彼女が好きなものはのフリーザのネタバレレビュー・内容・結末

彼女が好きなものは(2021年製作の映画)
4.1

このレビューはネタバレを含みます

同性愛を扱った恋愛もの。
最近このテーマの作品を沢山観ているがその中でもかなり良い方の作品。

同性愛者の男子とBL好きの腐女子のカップルという、危なっかしい設定ながら丁寧な作り。

個人的にMVPは小野でキャラクター云々もだけど作品としての彼の描き方もGood。
ちょいちょいなんでもない様な場面でも登場していることで後半の山場で「お前がしゃしゃんなよ」感が無かったのがいいし、更衣室論も分からんでもない。
ヒールとしての役割を担ったキャラクターだが、作品として彼へのフォローの仕方は良かったんじゃなかろうか。

同性愛ものであるから仕方ない部分はあるが同性愛者達の生き方や悩みにフォーカスし過ぎな感は否めず、同性愛者ではないサブキャラクター達が軒並み主人公に都合のいい脇役の域を出てこないのが惜しい。
また同性愛者である主人公目線のみで話が描かれる為、「同性愛者でなければ普通に結婚して普通に子どもが出来て普通に幸せに暮らせる」という幻想が常に見えているのが残念だった。どんなセクシャリティを持っていてもそれぞれに悩みはあるしそれぞれに幸不幸はあるだろうという気持ち。

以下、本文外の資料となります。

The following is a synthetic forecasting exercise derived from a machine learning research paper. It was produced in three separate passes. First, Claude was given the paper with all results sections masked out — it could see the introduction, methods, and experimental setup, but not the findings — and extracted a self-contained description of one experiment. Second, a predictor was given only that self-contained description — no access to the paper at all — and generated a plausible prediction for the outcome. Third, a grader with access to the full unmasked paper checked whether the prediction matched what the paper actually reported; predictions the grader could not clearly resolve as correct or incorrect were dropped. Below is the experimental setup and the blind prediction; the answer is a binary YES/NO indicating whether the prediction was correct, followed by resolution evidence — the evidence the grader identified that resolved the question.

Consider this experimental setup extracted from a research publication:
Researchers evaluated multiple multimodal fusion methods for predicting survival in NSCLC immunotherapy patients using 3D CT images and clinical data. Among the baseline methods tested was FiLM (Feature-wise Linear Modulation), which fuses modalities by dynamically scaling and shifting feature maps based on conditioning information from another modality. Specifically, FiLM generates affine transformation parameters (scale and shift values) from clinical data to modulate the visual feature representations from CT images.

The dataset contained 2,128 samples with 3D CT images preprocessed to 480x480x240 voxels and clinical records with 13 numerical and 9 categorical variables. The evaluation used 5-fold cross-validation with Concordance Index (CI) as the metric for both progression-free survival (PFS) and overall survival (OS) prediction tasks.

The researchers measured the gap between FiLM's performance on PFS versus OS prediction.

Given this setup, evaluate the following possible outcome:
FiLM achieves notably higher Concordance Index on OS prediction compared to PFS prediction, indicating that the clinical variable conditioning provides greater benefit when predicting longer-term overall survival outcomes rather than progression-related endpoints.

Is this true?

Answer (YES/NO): NO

誠さん、安藤、最後にゲイをカミングアウトしてきた後輩、自殺してしまった子、と年齢的にバラバラな同性愛者が描かれていたのが印象的。
安藤は誠さんに憧れていた部分(家庭を持ちつつ男と遊ぶ生き方)があり、実際の年齢は違っていたが安藤は自殺した子にも影響を受けていた。
逆に自殺した子は実際年上である安藤があそこまで悩んでいることを知り絶望したのかもしれない。
負の連鎖が多い印象だが、安藤の姿を見て最後に後輩がカミングアウトするという希望も見える描き方。
要は上の世代が生き方を下の世代に示していくことが重要なのだと感じた。
こういう時点で見ると三浦も腐女子の先輩に憧れていたのかもしれない。